§ PROMPT A
Translate this sentence from the campaign recollection into Spanish: "Well, we ran the campaign, and people were angry with me because I didn’t want any PAC money."
§ PROMPT B
Go on with the campaign recollection, picking up after its final sentence.

§ TEXT SEGMENT
****************************************

Okay, the next time then, my troops said, “You have to do it again. ” I said, “What, I did that already. ” “No, you have to try it again. ” So that time, then I became a candidate, and was 2nd in a field of 4. So I said, “Okay, I’m done with this. ” Well, my campaign troops liked campaigning, and so, [laughs] and they liked me and we had fun, okay? So anyway, we then, they call me up then and said, “Well, you have to run for Congress. ” And I said, “Congress?” I said, “Whoa, that’s a big step. ” But then I thought about all the people that I had met in Washington when I was campaigning for Restoration Act, and I thought wow, many good people, and that’s a whole long story, there’s books about the Menominees and you can read them, but anyway, and I could talk, but that’s not the focus of the time here. But at any rate then, so I said, “Okay. ” Well, we ran the campaign, and people were angry with me because I didn’t want any PAC money.

****************************************

§ SUPPLIED ENTRIES
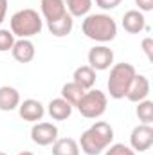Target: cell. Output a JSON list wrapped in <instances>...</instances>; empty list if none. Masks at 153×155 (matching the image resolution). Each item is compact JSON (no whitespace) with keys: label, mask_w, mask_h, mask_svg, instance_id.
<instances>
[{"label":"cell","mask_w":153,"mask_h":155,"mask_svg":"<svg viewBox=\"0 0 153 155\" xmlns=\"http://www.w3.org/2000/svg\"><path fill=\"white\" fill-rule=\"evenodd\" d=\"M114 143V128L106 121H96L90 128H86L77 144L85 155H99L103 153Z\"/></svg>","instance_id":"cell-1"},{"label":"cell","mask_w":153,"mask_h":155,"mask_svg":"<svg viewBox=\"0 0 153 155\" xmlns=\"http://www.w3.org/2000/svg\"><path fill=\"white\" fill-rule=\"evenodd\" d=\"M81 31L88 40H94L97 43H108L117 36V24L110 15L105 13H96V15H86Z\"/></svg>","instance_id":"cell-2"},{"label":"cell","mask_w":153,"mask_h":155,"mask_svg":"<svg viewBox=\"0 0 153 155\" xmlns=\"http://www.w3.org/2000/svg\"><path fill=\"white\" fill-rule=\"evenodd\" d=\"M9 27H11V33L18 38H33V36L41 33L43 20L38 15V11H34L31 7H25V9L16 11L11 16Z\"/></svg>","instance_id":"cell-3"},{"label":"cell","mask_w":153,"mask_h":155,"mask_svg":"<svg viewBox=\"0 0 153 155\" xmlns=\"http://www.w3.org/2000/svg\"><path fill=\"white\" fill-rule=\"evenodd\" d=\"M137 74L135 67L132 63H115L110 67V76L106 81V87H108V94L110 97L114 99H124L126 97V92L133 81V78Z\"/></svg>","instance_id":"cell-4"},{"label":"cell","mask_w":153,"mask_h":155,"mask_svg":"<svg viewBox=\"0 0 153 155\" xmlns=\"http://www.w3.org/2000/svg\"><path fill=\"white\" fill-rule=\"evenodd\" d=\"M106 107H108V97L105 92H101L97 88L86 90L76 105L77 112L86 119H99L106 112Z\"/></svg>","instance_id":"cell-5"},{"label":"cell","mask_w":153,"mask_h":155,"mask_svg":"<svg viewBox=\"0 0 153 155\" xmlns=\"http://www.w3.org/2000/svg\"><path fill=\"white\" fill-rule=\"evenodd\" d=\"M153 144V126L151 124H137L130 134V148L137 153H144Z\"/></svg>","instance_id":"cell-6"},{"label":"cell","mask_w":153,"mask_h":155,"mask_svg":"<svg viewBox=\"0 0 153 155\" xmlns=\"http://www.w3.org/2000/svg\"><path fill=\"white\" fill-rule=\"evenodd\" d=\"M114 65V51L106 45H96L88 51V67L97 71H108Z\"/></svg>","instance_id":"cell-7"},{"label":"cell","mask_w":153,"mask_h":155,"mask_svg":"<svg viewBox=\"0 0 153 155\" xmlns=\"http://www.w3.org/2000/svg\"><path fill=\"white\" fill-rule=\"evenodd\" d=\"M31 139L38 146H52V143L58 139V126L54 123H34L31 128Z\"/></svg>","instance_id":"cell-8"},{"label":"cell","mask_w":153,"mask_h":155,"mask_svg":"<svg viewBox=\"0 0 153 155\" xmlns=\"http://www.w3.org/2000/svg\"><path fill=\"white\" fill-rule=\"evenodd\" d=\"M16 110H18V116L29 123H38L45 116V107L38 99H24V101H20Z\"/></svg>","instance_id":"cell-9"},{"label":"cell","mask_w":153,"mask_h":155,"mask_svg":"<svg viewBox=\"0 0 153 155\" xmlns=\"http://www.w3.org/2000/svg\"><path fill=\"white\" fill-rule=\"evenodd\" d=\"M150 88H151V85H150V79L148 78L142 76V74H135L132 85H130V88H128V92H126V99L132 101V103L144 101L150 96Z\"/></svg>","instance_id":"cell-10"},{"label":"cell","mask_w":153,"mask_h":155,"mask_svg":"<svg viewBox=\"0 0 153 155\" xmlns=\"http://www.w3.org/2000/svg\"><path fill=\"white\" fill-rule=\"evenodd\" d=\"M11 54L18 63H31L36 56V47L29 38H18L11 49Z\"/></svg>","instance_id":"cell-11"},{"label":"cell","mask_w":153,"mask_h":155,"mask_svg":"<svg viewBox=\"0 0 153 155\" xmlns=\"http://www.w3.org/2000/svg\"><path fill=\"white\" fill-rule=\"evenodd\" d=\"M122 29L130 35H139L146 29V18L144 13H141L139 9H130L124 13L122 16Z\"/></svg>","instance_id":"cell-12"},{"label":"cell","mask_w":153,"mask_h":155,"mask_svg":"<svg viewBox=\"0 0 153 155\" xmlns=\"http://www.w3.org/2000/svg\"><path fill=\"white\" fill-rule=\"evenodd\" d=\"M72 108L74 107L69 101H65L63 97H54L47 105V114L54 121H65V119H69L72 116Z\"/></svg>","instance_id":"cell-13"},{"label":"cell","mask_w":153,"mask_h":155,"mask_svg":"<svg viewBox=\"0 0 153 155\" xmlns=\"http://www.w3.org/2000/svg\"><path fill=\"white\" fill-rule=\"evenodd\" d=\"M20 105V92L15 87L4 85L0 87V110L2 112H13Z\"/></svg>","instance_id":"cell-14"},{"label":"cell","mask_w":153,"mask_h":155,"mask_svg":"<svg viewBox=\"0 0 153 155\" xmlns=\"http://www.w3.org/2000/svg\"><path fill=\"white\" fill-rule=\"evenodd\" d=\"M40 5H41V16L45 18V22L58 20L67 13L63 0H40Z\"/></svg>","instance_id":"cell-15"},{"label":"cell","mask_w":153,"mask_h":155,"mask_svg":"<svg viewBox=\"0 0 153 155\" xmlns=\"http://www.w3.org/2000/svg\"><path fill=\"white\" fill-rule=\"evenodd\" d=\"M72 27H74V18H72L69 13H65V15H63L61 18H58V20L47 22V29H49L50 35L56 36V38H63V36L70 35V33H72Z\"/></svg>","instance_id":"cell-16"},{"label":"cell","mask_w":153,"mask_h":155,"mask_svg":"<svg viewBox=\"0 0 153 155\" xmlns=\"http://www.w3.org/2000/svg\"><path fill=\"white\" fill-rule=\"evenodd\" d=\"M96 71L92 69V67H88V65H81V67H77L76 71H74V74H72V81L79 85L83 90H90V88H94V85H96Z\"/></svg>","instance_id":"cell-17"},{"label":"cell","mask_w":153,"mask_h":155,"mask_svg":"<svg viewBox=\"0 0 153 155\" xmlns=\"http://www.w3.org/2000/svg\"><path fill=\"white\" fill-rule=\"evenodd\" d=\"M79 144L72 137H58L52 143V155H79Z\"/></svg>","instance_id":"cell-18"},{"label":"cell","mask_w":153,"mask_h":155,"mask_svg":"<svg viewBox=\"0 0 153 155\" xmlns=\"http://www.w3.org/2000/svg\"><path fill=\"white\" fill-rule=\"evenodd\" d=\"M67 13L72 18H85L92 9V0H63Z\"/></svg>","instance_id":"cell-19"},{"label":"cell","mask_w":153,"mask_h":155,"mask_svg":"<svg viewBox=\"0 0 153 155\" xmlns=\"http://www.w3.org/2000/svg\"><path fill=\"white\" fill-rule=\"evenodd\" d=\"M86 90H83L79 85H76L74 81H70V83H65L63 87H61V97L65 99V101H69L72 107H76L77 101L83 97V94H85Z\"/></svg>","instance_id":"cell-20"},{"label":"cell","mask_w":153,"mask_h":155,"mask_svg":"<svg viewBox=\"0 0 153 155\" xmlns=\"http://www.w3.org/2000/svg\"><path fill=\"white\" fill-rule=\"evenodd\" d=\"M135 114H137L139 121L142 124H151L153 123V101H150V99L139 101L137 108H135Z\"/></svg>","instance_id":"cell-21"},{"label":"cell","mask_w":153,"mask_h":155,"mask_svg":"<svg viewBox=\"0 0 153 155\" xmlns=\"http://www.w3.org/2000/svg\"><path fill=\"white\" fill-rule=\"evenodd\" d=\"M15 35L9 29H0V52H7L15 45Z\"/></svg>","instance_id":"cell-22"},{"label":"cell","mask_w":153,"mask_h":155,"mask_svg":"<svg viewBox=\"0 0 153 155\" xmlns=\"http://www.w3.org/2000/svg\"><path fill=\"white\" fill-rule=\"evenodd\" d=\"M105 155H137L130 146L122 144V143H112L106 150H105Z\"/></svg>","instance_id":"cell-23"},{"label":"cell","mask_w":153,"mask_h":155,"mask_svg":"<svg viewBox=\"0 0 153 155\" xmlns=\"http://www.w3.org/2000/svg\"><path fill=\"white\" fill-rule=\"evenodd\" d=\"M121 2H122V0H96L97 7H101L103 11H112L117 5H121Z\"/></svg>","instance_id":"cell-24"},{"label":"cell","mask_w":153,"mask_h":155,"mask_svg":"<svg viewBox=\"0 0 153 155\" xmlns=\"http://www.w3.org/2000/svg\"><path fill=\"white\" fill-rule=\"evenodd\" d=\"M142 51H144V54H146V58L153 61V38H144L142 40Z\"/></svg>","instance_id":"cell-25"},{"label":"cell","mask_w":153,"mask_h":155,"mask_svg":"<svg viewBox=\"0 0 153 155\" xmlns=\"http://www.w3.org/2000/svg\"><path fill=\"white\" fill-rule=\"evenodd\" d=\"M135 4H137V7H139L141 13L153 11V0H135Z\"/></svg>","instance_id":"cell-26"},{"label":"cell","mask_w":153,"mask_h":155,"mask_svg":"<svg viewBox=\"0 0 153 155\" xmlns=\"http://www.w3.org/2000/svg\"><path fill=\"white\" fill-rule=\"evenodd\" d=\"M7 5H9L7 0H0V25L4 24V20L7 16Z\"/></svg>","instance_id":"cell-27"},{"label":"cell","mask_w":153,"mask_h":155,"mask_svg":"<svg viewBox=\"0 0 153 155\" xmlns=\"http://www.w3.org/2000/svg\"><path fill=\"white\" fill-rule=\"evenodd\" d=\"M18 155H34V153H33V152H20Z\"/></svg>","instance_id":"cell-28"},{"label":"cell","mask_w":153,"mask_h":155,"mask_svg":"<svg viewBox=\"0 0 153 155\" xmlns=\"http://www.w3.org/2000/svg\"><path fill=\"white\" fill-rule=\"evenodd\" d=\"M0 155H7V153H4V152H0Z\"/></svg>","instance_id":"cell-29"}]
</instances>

****************************************

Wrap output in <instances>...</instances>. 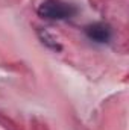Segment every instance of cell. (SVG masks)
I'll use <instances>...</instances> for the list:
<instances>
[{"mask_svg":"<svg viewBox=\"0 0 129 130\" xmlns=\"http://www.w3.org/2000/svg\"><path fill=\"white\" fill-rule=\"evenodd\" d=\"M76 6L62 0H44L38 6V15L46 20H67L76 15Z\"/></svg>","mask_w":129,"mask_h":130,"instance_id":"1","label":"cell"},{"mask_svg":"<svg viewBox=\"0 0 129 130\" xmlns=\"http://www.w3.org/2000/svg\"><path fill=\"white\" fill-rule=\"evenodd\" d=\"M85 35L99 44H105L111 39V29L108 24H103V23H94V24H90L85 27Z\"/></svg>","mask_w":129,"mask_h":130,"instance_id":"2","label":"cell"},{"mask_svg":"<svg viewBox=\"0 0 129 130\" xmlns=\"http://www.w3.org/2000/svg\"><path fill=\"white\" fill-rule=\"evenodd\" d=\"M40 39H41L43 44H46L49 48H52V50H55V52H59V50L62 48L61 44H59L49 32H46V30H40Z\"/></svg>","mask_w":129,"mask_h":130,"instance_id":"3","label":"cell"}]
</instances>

****************************************

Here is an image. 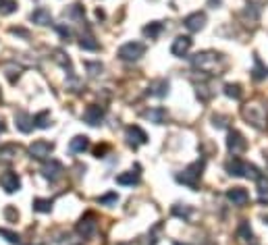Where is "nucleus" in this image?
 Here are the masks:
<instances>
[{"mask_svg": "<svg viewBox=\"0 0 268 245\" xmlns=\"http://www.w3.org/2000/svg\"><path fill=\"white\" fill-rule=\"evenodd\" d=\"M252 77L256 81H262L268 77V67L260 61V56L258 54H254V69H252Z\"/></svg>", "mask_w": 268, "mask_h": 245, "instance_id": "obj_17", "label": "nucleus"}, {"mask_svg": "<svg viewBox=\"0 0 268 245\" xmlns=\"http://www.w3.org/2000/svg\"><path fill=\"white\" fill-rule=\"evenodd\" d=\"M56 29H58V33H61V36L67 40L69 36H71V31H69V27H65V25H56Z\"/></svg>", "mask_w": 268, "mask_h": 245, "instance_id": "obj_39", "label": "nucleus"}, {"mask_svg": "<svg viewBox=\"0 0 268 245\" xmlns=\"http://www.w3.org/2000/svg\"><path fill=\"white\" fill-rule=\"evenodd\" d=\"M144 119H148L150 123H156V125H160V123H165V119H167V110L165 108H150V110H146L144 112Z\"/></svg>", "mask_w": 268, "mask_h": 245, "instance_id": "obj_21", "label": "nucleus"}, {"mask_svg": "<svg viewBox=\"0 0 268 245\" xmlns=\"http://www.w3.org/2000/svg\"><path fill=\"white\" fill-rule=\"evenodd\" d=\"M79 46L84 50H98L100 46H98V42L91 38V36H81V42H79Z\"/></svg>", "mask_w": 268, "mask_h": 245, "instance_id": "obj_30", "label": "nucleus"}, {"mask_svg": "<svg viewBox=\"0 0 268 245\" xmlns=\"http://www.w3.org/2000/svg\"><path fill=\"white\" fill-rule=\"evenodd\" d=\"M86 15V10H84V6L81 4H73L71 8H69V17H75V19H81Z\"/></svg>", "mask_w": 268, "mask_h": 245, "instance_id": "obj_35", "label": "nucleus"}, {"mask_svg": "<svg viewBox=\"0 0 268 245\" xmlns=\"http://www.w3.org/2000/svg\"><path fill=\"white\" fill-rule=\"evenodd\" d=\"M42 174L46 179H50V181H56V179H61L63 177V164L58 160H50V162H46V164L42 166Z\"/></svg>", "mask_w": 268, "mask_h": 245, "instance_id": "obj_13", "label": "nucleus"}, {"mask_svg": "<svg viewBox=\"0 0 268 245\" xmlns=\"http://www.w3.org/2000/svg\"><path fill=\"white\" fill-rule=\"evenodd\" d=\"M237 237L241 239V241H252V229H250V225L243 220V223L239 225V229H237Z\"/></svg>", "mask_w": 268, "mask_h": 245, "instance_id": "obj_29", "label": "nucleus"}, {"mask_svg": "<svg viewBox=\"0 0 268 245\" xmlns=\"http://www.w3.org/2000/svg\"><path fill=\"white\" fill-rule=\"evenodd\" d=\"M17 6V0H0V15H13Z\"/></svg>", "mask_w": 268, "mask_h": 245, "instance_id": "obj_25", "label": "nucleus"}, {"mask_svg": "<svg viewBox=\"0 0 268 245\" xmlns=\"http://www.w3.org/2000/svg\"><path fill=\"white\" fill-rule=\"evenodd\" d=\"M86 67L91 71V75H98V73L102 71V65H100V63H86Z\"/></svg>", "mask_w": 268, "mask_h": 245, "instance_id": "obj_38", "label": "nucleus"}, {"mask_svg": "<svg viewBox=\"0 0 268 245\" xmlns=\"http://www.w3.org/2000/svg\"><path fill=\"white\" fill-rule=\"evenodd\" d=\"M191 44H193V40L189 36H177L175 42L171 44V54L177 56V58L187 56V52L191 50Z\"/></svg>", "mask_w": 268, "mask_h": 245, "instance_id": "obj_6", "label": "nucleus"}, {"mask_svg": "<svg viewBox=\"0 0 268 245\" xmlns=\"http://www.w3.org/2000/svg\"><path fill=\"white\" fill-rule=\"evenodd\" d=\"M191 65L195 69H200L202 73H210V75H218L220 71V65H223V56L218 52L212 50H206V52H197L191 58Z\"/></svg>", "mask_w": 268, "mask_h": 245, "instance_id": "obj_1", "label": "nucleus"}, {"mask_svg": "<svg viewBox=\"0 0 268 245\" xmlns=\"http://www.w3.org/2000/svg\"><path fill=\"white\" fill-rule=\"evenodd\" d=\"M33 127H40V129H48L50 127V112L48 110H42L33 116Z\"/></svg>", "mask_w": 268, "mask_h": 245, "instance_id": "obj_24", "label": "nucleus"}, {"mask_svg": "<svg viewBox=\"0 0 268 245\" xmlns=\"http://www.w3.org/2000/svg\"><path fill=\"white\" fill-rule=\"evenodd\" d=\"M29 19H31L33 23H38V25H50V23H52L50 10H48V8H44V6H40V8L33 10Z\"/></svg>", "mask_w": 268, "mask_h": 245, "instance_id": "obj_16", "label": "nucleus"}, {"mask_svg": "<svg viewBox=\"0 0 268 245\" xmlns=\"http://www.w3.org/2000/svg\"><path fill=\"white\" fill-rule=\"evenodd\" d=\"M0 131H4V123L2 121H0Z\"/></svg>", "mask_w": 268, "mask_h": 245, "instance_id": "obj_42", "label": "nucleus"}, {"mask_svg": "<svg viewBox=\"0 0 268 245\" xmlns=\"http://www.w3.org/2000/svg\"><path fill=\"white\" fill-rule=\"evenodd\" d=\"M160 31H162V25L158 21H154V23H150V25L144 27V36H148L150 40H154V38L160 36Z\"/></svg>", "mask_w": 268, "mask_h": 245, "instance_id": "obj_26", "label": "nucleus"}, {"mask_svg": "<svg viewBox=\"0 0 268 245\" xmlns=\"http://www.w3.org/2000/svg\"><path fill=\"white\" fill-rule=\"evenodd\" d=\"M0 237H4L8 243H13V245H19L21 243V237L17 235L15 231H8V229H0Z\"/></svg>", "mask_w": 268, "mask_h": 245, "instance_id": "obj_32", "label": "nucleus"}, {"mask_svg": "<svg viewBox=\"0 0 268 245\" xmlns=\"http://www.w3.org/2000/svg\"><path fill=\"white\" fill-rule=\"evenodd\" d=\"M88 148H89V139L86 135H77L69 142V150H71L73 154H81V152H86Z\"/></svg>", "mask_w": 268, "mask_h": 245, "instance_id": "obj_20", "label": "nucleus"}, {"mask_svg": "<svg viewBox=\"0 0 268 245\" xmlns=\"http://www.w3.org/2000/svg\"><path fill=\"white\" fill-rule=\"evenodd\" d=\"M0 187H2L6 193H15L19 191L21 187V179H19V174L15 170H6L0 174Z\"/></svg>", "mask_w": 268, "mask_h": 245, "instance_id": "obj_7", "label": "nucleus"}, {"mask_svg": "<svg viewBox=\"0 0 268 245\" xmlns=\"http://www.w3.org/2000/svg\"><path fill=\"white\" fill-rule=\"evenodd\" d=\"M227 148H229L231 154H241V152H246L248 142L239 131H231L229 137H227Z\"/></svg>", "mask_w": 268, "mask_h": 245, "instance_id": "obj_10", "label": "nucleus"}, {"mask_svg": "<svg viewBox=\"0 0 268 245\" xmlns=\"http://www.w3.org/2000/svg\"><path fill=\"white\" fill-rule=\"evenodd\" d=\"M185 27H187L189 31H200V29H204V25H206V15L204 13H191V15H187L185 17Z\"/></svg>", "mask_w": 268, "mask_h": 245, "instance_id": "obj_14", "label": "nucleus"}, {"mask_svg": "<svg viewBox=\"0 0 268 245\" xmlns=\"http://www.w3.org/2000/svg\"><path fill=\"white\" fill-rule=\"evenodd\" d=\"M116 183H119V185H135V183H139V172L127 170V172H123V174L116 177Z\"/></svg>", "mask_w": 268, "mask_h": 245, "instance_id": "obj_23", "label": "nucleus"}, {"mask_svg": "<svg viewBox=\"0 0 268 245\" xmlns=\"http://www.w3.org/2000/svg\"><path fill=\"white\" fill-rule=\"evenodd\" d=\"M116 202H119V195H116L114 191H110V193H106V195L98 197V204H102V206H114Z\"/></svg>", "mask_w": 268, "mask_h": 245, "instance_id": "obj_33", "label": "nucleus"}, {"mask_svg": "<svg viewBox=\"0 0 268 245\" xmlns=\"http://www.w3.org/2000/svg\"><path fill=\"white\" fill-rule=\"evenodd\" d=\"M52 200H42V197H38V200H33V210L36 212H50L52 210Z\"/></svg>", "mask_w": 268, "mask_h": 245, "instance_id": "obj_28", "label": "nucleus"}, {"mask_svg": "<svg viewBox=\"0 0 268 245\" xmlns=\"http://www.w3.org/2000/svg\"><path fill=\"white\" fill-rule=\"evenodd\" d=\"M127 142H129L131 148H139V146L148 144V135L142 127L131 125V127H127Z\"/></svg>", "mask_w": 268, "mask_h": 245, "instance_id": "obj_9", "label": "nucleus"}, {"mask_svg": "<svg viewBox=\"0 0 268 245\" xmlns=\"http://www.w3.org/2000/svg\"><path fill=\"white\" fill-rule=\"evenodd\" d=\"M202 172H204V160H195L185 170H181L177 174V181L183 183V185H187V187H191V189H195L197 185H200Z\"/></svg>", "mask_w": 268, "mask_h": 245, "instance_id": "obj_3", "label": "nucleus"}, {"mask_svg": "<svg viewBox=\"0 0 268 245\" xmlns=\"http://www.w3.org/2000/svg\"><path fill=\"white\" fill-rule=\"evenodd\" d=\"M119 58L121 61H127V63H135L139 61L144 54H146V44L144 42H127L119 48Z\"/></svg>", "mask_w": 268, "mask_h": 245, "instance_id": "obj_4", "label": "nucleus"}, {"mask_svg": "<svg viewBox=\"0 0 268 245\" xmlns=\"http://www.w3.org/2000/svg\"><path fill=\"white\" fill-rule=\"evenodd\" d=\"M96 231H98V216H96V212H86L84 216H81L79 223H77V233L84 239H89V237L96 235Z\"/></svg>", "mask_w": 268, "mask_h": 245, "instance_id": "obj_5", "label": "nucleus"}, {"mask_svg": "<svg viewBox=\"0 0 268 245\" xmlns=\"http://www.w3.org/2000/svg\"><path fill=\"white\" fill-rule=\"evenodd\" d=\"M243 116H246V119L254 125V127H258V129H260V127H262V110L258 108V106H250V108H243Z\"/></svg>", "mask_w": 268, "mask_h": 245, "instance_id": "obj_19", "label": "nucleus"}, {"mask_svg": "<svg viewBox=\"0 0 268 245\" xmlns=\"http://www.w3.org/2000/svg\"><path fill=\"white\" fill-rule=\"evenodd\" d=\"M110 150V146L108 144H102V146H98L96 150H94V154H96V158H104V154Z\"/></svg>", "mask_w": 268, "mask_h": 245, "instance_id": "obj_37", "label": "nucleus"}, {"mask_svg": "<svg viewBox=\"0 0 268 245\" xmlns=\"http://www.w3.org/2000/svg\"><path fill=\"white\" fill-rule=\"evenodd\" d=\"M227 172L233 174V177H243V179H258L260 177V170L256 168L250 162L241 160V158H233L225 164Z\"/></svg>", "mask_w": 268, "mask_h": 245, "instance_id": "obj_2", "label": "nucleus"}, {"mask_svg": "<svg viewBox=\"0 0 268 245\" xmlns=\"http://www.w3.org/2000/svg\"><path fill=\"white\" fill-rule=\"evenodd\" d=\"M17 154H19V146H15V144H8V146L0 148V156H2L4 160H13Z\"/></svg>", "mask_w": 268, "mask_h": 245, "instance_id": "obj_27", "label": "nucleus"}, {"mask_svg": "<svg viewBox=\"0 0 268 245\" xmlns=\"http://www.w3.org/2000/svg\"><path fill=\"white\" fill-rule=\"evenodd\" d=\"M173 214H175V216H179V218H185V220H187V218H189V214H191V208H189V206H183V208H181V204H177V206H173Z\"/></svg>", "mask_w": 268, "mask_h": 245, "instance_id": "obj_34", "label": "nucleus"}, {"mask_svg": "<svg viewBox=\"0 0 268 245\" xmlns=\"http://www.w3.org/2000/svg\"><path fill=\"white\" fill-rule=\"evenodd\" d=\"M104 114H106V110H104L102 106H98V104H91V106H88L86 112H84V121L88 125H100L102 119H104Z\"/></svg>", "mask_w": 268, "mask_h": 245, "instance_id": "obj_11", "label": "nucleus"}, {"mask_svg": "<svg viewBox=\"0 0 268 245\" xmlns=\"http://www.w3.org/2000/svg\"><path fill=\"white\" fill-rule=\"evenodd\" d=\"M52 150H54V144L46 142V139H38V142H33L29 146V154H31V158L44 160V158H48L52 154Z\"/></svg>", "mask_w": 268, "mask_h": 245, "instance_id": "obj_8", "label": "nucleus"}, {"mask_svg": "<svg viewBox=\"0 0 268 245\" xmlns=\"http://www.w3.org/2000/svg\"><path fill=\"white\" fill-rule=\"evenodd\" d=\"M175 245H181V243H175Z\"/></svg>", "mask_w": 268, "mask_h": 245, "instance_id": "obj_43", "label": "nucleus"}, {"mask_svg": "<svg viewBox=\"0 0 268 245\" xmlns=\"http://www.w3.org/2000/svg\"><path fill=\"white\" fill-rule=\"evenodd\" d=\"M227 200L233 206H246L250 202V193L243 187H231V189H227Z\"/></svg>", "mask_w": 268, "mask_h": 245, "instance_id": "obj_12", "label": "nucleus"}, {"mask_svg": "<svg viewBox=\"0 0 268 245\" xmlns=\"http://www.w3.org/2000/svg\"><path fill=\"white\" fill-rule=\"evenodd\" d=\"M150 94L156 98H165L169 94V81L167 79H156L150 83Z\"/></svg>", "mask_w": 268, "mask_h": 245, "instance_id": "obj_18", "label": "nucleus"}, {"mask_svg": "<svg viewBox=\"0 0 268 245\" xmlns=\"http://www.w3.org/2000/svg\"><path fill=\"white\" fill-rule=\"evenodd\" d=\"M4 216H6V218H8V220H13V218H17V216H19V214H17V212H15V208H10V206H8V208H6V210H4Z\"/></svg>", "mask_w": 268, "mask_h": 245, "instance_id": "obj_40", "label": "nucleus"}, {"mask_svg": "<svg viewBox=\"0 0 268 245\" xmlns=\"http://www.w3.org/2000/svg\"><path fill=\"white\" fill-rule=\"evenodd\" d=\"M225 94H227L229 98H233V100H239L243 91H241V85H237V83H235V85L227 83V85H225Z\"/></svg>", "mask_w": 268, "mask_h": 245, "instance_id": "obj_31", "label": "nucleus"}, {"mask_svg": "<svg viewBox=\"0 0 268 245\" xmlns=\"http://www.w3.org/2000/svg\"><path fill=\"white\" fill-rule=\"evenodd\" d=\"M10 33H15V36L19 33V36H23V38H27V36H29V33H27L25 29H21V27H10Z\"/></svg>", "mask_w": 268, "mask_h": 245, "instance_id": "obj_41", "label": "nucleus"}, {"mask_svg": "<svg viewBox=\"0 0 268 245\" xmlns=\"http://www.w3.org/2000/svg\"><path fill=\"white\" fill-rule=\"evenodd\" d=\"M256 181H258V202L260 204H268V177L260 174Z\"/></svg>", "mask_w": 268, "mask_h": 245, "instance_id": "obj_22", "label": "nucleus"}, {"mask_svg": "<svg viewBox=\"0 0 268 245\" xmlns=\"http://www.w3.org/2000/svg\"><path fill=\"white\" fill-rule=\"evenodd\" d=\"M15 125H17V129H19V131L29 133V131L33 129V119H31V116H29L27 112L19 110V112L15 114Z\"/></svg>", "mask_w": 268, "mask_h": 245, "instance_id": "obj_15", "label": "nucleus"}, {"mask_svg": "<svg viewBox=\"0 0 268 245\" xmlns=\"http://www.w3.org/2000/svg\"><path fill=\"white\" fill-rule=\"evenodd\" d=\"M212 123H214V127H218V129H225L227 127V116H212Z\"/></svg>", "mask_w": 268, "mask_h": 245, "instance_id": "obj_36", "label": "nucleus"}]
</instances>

****************************************

§ TASK RESPONSE A
Bueno, hicimos la campaña, y la gente estaba enojada conmigo porque yo no quería nada de dinero de los PAC.

§ TASK RESPONSE B
And I said the reason is, I want to be unbought and unbossed. And they would look at me like, “What?” [audience applauding and cheering] This was in 1992. And so I said– that’s the title of Shirley Chisholm’s book and it’s also on her gravestone. She was the first black woman to run and become a member of the Congress, and she was from New York. Okay, so then I didn’t win– I won the primary, which nobody thought I could because I didn’t take the PAC money, I didn’t do the usual stuff that you do. I don’t think you could do this now, but I raised over $500,000 from individuals. And the word got out pretty soon. Gloria Steinem and Wilma Mankiller came, and that was wonderful. There were about 250 women that paid $50 for the luncheon to hear those two and support me. Senator Bill Bradley, Maxine Waters, I had a variety of people, but the press didn’t like me because I didn’t report well because I didn’t fall into their traps.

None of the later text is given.